AbbVie’s Ubrogepant Study: A Potential Game-Changer for Pediatric Migraine Treatment

Abbvie ((ABBV)), Abbvie (($CC:ABBV.CUR)) announced an update on their ongoing clinical study.

AbbVie is conducting a Phase 3 clinical study to evaluate the efficacy, safety, and tolerability of oral ubrogepant tablets for the acute treatment of migraine in children and adolescents aged 6-17. This study aims to address the significant burden of migraine in this age group by testing ubrogepant, a drug already approved for adults, in younger patients.

The study involves administering oral tablets of ubrogepant in varying doses to determine the most effective treatment for children and adolescents experiencing migraines. Participants are randomized to receive either a low or high dose of ubrogepant or a placebo, with an option for a second dose if needed.

This interventional study employs a randomized, parallel assignment model with triple masking to ensure unbiased results. The primary purpose is to assess treatment efficacy.

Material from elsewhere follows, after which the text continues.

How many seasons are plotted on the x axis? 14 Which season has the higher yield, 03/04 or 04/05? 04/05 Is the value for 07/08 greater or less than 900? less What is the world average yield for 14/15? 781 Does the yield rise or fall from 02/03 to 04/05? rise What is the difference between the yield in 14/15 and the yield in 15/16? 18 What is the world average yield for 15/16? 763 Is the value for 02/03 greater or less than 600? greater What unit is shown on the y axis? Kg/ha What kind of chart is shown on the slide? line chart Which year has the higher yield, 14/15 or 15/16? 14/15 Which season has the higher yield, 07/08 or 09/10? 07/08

The study began on January 13, 2022, with an estimated primary completion date in 2025. The latest update was submitted on August 13, 2025, indicating ongoing recruitment and progress.

The outcome of this study could significantly impact AbbVie’s stock performance by expanding the market for ubrogepant to a younger demographic. This development may influence investor sentiment positively, especially if the results demonstrate safety and efficacy. Competitors in the migraine treatment space will be closely monitoring these developments.

The study is ongoing, and further details can be accessed on the ClinicalTrials portal.